ASSIGNMENT:
Copy word for word the stretch of the post below about the arts gathering that begins at "I got to talk" and stops after "hour or so!".

===== GIVEN PASSAGE =====

Wednesday, January 18th, 2012

Just when I thought my visual poetry career was going nowhere, I had a pleasant surprise at an Arts & Humanities gathering last night.  It was an annual affair where local visimagists get together with people representing public places.  The latter look over the works brought to the event, three pieces per artist, and offer exhibition space to those whose work they like.  A bank lobby, for instance.  I went to one of these long ago, but my work wasn’t chosen, and while I’m (probably insanely)  persistant at continuing to make art, I have just about no stick-to-it-ive-ness so far as getting it to where people can see it and maybe like it.  Well, with the encouragement of Olivia and Judy, of the Arts & Humanities Council, and thinking maybe now that I had my current exhibition, someone might think me worthy of another elsewhere, I brought the following three pieces to the main library, where the affair was:

 

 

 

 

I was going for accessibility with the top two.  I added the bottom one to show a little of what I was doing with long division and color.  In any case, I’m now down for three more exhibitions, two more this year and one in 2013. 

I got to talk with fellow artists, too.  One of them did abstract-expressionist stuff with the word, “love,” embedded in them–another local visual poet!  I came across another artist who uses some kind of transparent, screenlike fabric in her work: she paints an image on it and hangs it in front of regular fabric with a background painted on it.  I thought it worked really well, and have vague ideas on what I might do with it.  So, quite a good hour or so!

===== EXCERPTED RECORDS =====

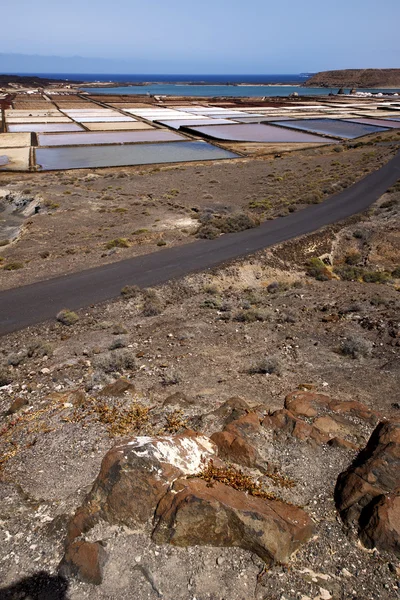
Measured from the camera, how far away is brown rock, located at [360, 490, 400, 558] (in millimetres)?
6695

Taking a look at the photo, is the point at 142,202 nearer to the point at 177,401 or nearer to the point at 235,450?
the point at 177,401

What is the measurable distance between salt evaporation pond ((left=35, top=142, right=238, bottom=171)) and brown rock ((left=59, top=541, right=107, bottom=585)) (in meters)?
50.3

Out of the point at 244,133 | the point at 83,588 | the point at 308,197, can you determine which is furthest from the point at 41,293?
the point at 244,133

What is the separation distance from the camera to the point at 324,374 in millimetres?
12672

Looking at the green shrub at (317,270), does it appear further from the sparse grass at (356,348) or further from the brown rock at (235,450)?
the brown rock at (235,450)

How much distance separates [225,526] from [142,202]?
109 feet

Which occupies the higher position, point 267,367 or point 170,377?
point 267,367

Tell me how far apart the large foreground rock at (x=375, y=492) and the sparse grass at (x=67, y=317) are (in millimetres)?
12107

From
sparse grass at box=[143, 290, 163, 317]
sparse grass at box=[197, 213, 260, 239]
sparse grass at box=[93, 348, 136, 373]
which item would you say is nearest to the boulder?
sparse grass at box=[93, 348, 136, 373]

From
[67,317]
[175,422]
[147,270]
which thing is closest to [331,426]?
[175,422]

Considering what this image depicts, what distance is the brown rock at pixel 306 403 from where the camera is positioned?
10.1m

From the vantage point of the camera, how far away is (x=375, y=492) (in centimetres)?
744

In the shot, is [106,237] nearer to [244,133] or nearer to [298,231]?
[298,231]

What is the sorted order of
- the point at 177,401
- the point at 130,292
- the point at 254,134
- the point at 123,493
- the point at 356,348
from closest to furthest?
the point at 123,493 → the point at 177,401 → the point at 356,348 → the point at 130,292 → the point at 254,134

=====

YOUR SOLUTION:
I got to talk with fellow artists, too.  One of them did abstract-expressionist stuff with the word, “love,” embedded in them–another local visual poet!  I came across another artist who uses some kind of transparent, screenlike fabric in her work: she paints an image on it and hangs it in front of regular fabric with a background painted on it.  I thought it worked really well, and have vague ideas on what I might do with it.  So, quite a good hour or so!